Ora c’è però un’altra motivazione che potrebbe far desistere dall’utilizzo di Twitter e riguarda la tutela dei dati che gli utenti insieriscono al momento dell’istruzione e nel corso del loro utilizzo: i vertici del sito, infatti, hanno chiesto ad alcuni iscritti di modificare i dati personali che sono stati inseriti perchè sarebbero in pericolo e potrebbero essere manomessi da alcuni pirati informatici. Si sta comunque cercando di minimizzare la situazione visto che questo potrebbe spingere molte persone a lasciare il sito e a migrare ulteriormente verso Facebook, il cui predominio è al momento incontrastato.
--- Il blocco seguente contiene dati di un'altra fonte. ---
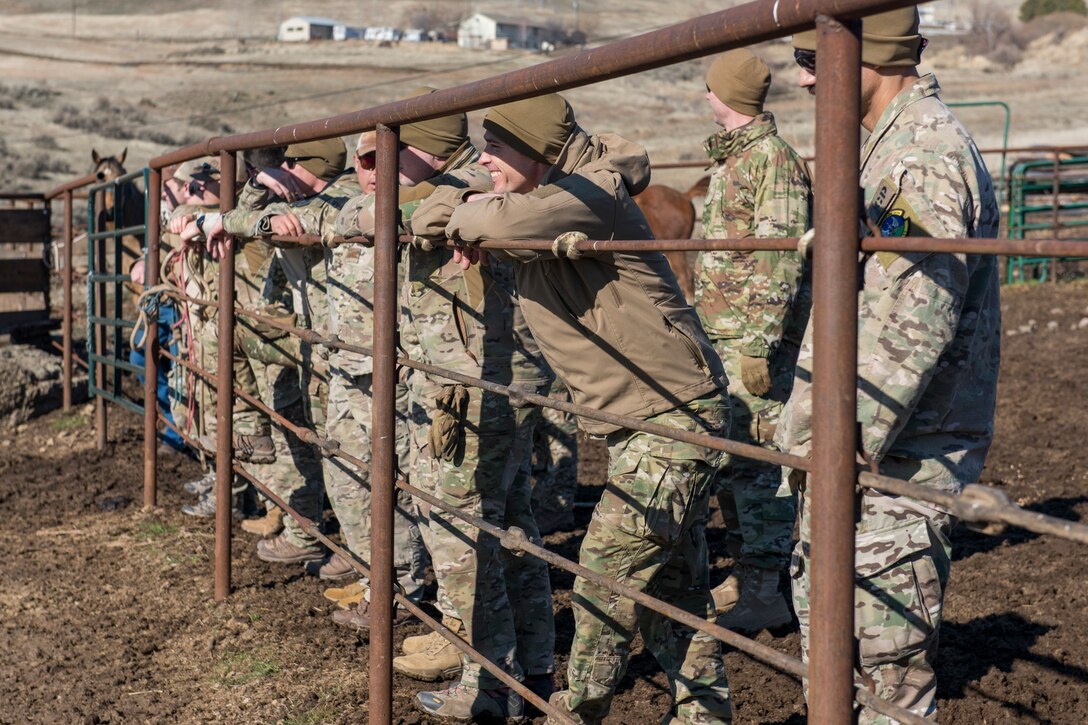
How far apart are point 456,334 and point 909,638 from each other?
180cm

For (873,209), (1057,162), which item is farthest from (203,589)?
(1057,162)

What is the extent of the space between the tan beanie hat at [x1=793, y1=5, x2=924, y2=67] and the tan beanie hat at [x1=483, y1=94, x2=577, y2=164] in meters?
0.70

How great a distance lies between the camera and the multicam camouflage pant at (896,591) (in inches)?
92.7

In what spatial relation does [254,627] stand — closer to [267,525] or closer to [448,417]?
[267,525]

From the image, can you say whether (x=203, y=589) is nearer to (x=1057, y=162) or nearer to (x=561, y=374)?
(x=561, y=374)

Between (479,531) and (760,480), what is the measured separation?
1.30 meters

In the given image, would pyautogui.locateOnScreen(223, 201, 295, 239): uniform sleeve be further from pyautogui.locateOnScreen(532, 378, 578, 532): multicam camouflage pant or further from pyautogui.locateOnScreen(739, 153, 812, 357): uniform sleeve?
pyautogui.locateOnScreen(532, 378, 578, 532): multicam camouflage pant

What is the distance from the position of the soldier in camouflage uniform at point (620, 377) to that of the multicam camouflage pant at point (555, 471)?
275 cm

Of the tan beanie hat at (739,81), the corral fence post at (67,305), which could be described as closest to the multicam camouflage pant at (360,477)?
the tan beanie hat at (739,81)

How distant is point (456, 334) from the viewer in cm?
373

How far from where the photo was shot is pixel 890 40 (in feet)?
8.02

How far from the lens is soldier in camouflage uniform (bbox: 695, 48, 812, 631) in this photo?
13.9 feet

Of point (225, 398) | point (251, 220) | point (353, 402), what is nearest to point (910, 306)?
point (353, 402)

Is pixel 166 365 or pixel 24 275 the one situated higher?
pixel 24 275
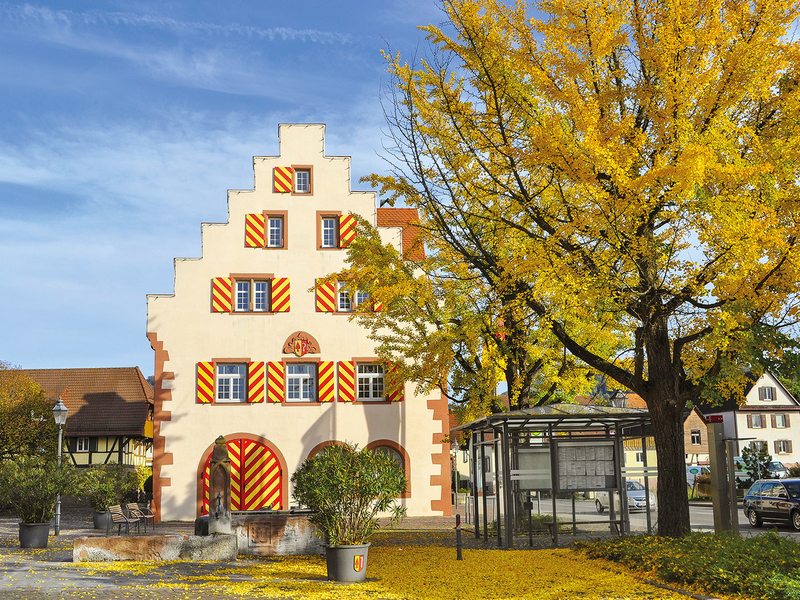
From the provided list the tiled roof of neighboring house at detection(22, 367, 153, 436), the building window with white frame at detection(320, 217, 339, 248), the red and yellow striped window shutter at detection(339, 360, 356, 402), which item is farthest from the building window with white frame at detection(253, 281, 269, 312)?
the tiled roof of neighboring house at detection(22, 367, 153, 436)

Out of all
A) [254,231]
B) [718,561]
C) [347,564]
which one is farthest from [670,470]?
[254,231]

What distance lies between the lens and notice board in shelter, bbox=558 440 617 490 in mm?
16156

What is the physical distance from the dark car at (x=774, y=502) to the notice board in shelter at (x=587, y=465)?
8.06 meters

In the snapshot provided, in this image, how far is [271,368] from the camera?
24.8 meters

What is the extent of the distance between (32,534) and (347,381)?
34.9ft

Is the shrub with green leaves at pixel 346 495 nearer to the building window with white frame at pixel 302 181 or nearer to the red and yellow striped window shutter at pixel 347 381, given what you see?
the red and yellow striped window shutter at pixel 347 381

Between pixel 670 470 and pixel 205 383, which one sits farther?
pixel 205 383

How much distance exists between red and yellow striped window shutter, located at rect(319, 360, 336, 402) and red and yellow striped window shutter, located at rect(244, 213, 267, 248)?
439 cm

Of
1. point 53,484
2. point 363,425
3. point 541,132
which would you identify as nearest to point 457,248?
point 541,132

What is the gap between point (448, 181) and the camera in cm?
1329

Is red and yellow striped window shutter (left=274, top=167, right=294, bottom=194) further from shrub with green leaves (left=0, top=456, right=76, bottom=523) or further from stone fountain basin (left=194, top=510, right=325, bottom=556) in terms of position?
stone fountain basin (left=194, top=510, right=325, bottom=556)

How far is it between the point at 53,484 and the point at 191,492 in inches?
321

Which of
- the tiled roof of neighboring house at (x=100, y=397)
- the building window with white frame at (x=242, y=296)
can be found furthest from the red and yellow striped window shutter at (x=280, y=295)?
the tiled roof of neighboring house at (x=100, y=397)

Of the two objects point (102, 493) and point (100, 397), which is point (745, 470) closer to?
point (102, 493)
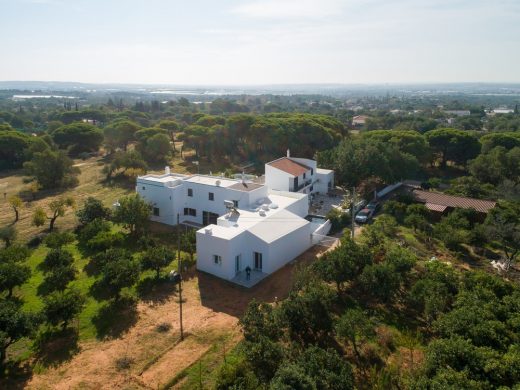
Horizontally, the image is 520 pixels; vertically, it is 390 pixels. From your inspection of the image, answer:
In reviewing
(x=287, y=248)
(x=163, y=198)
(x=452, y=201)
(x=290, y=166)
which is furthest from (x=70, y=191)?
(x=452, y=201)

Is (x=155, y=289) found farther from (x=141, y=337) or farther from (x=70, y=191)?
(x=70, y=191)

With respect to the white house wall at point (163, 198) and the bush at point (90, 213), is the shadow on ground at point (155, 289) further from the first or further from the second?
the bush at point (90, 213)

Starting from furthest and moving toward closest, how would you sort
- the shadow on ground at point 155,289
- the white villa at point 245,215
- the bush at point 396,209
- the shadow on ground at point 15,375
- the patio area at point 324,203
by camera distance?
the patio area at point 324,203 < the bush at point 396,209 < the white villa at point 245,215 < the shadow on ground at point 155,289 < the shadow on ground at point 15,375

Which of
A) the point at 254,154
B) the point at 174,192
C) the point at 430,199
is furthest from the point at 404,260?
the point at 254,154

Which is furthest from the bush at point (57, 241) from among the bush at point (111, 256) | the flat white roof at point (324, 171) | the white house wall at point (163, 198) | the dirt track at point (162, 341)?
the flat white roof at point (324, 171)

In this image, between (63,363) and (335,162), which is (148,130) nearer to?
(335,162)

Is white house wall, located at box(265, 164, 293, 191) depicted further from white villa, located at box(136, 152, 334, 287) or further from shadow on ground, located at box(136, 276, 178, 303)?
shadow on ground, located at box(136, 276, 178, 303)

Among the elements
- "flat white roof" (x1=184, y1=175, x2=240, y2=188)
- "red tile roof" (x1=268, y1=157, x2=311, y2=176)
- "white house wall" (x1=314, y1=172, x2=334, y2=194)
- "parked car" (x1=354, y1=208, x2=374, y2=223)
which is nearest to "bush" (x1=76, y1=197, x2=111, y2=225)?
"flat white roof" (x1=184, y1=175, x2=240, y2=188)
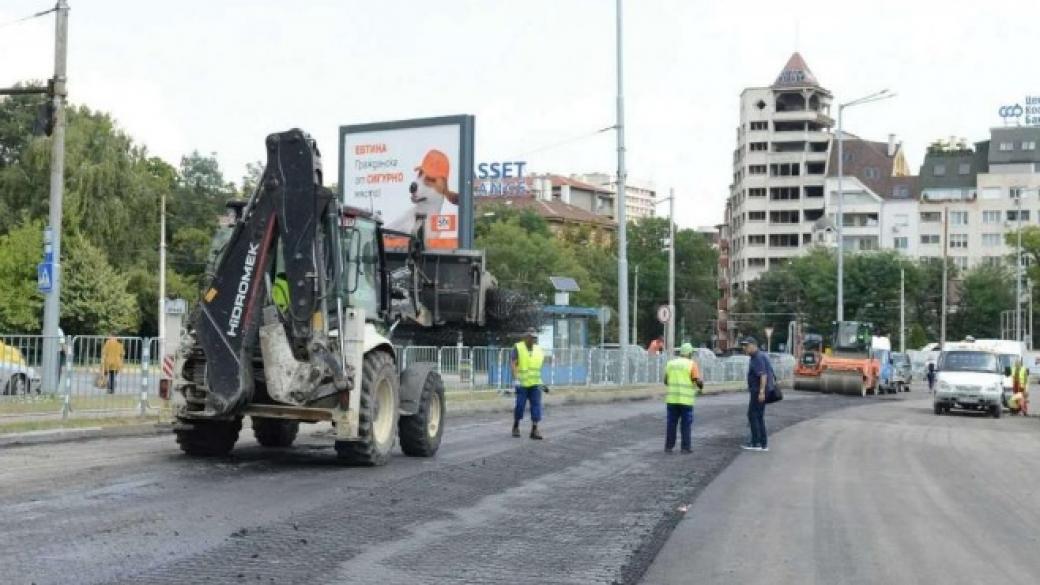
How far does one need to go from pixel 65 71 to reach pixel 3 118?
2140 inches

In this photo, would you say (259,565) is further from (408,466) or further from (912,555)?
(408,466)

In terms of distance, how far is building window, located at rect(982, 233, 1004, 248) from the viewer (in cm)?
12762

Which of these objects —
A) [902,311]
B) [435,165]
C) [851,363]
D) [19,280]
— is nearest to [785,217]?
[902,311]

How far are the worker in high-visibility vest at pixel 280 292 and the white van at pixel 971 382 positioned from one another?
25.6m

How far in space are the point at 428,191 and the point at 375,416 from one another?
830 inches

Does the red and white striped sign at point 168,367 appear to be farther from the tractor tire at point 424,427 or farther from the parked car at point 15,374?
the parked car at point 15,374

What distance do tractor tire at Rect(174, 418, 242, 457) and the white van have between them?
82.3ft

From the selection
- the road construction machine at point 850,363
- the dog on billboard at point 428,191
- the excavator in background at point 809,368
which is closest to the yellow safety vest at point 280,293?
the dog on billboard at point 428,191

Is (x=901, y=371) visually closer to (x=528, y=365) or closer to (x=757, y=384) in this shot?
(x=757, y=384)

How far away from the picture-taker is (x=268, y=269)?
1369cm

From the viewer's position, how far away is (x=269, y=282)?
13.8 meters

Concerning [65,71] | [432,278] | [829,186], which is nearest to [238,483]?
[65,71]

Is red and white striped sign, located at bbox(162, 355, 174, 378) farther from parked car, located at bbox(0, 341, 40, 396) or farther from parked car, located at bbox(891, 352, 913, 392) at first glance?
parked car, located at bbox(891, 352, 913, 392)

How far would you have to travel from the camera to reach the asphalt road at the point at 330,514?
8148 millimetres
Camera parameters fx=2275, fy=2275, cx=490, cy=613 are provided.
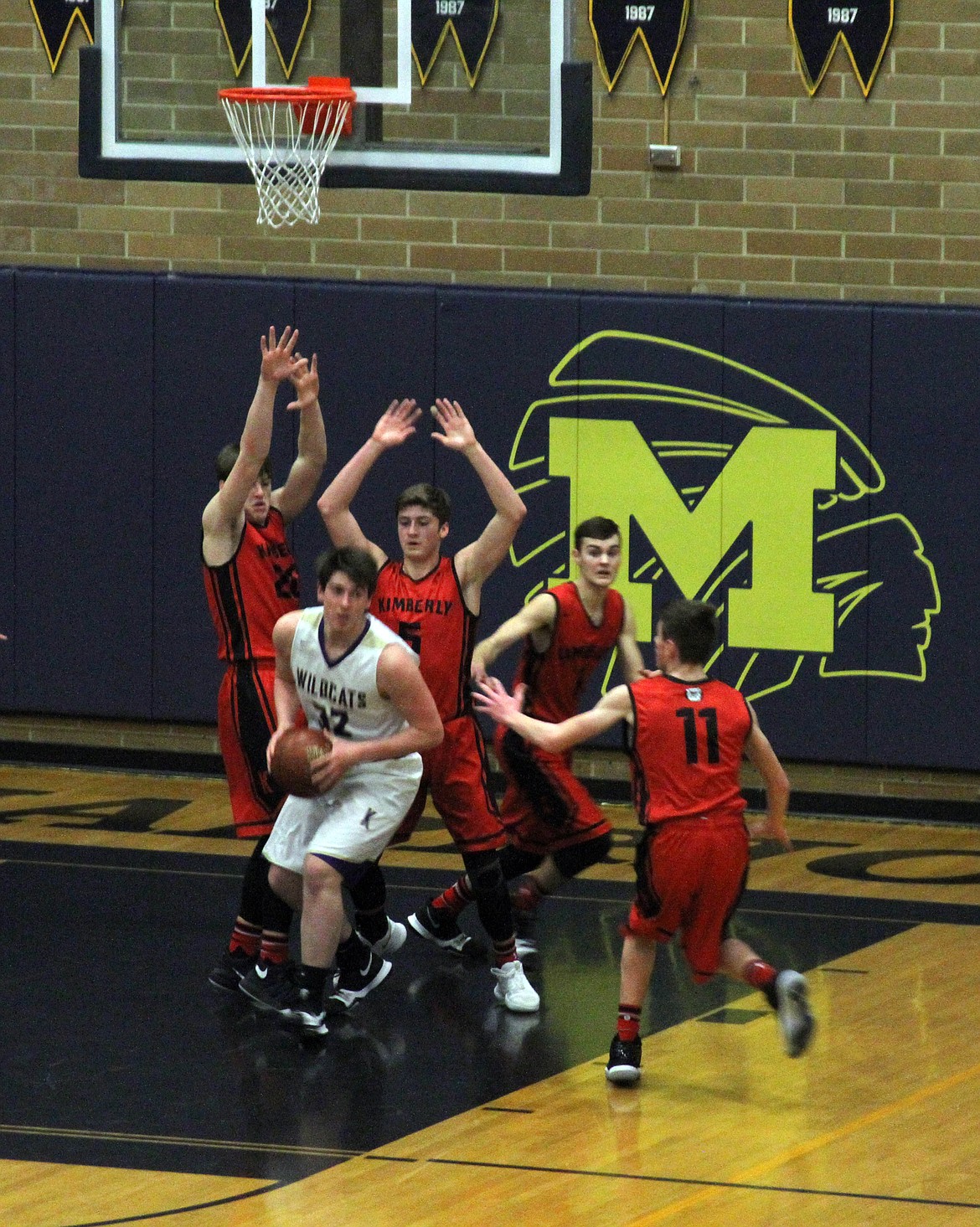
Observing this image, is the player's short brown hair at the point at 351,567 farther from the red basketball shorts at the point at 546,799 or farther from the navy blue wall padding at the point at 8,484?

Gli hacker che sarebbero in funzione starebbero operando solo con lo scopo di carpire dati agli utenti ed è per questo che sono stati realizzati dei siti e dei forum che si colegano con alcuni fan di Twitter per ottenere nomi utente, password e indirizzo mail in modo tale da poter poi realizzare operazioni in modo indisturbato anche riguardanti i conti correnti. Già nei giorni scorsi, infatti, era stata resa pubblica un’indagine che aveva evidenziato che molti italiani utiizzano per vari siti sempre la stessa password, spesso anche facile da ricordare, e questo quindi facilita eventuali malintenzionati ad avere l’accesso anche ai conti correnti.
Al momento il direttore della sicurezza del social network ha rassicurato il più possibile affermando che non ci sono dati che sono andati persi, ma si è osservato uno stretto legame tra utenti con account su siti di Torrent e alcuni iscritti al sito il cui account può definirsi ormai compromesso.